» **Dataset entries**:
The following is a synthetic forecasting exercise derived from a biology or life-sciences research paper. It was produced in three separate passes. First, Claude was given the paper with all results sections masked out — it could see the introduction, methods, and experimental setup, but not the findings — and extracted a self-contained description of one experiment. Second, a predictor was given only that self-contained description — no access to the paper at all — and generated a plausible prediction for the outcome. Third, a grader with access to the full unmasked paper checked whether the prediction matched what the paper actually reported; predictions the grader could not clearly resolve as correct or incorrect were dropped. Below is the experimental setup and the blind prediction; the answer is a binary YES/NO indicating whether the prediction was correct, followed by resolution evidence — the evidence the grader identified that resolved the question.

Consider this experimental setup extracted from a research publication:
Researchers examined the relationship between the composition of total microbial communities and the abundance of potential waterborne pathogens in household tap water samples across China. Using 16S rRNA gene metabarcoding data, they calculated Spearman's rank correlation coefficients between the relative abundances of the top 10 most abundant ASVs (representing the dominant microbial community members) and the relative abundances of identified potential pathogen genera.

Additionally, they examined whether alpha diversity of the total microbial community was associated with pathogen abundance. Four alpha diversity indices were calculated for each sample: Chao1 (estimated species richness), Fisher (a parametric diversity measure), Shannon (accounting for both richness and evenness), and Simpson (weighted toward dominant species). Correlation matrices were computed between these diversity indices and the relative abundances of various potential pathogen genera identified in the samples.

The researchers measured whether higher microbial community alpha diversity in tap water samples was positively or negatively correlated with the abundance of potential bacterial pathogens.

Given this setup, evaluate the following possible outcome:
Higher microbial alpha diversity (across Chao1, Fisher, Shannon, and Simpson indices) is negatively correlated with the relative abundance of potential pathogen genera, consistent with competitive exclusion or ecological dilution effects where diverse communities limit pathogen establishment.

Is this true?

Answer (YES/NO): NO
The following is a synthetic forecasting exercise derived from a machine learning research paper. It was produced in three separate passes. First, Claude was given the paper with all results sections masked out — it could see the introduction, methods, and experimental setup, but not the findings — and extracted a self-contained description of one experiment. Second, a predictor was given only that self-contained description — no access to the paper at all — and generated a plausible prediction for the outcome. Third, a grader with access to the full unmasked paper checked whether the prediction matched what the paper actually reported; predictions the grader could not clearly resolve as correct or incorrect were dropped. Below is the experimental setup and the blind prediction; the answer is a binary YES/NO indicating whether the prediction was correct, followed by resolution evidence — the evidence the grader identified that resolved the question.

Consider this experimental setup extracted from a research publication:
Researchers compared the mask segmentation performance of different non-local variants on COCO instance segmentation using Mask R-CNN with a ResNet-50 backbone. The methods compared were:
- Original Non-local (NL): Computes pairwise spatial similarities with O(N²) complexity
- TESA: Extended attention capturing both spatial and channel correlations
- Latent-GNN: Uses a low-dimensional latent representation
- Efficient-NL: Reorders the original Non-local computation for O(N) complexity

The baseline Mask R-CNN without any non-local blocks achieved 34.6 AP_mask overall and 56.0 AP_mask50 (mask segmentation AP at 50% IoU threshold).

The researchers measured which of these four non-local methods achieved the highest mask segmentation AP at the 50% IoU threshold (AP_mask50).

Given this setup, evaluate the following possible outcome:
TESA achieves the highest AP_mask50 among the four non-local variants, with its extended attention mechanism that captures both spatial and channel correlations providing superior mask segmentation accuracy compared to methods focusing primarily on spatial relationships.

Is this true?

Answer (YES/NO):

» **AIM OF THE EXERCISE**: The records above need to be returned in full, with nothing altered.

» **ANSWER FOR THE TASK**:
The following is a synthetic forecasting exercise derived from a biology or life-sciences research paper. It was produced in three separate passes. First, Claude was given the paper with all results sections masked out — it could see the introduction, methods, and experimental setup, but not the findings — and extracted a self-contained description of one experiment. Second, a predictor was given only that self-contained description — no access to the paper at all — and generated a plausible prediction for the outcome. Third, a grader with access to the full unmasked paper checked whether the prediction matched what the paper actually reported; predictions the grader could not clearly resolve as correct or incorrect were dropped. Below is the experimental setup and the blind prediction; the answer is a binary YES/NO indicating whether the prediction was correct, followed by resolution evidence — the evidence the grader identified that resolved the question.

Consider this experimental setup extracted from a research publication:
Researchers examined the relationship between the composition of total microbial communities and the abundance of potential waterborne pathogens in household tap water samples across China. Using 16S rRNA gene metabarcoding data, they calculated Spearman's rank correlation coefficients between the relative abundances of the top 10 most abundant ASVs (representing the dominant microbial community members) and the relative abundances of identified potential pathogen genera.

Additionally, they examined whether alpha diversity of the total microbial community was associated with pathogen abundance. Four alpha diversity indices were calculated for each sample: Chao1 (estimated species richness), Fisher (a parametric diversity measure), Shannon (accounting for both richness and evenness), and Simpson (weighted toward dominant species). Correlation matrices were computed between these diversity indices and the relative abundances of various potential pathogen genera identified in the samples.

The researchers measured whether higher microbial community alpha diversity in tap water samples was positively or negatively correlated with the abundance of potential bacterial pathogens.

Given this setup, evaluate the following possible outcome:
Higher microbial alpha diversity (across Chao1, Fisher, Shannon, and Simpson indices) is negatively correlated with the relative abundance of potential pathogen genera, consistent with competitive exclusion or ecological dilution effects where diverse communities limit pathogen establishment.

Is this true?

Answer (YES/NO): NO
The following is a synthetic forecasting exercise derived from a machine learning research paper. It was produced in three separate passes. First, Claude was given the paper with all results sections masked out — it could see the introduction, methods, and experimental setup, but not the findings — and extracted a self-contained description of one experiment. Second, a predictor was given only that self-contained description — no access to the paper at all — and generated a plausible prediction for the outcome. Third, a grader with access to the full unmasked paper checked whether the prediction matched what the paper actually reported; predictions the grader could not clearly resolve as correct or incorrect were dropped. Below is the experimental setup and the blind prediction; the answer is a binary YES/NO indicating whether the prediction was correct, followed by resolution evidence — the evidence the grader identified that resolved the question.

Consider this experimental setup extracted from a research publication:
Researchers compared the mask segmentation performance of different non-local variants on COCO instance segmentation using Mask R-CNN with a ResNet-50 backbone. The methods compared were:
- Original Non-local (NL): Computes pairwise spatial similarities with O(N²) complexity
- TESA: Extended attention capturing both spatial and channel correlations
- Latent-GNN: Uses a low-dimensional latent representation
- Efficient-NL: Reorders the original Non-local computation for O(N) complexity

The baseline Mask R-CNN without any non-local blocks achieved 34.6 AP_mask overall and 56.0 AP_mask50 (mask segmentation AP at 50% IoU threshold).

The researchers measured which of these four non-local methods achieved the highest mask segmentation AP at the 50% IoU threshold (AP_mask50).

Given this setup, evaluate the following possible outcome:
TESA achieves the highest AP_mask50 among the four non-local variants, with its extended attention mechanism that captures both spatial and channel correlations providing superior mask segmentation accuracy compared to methods focusing primarily on spatial relationships.

Is this true?

Answer (YES/NO):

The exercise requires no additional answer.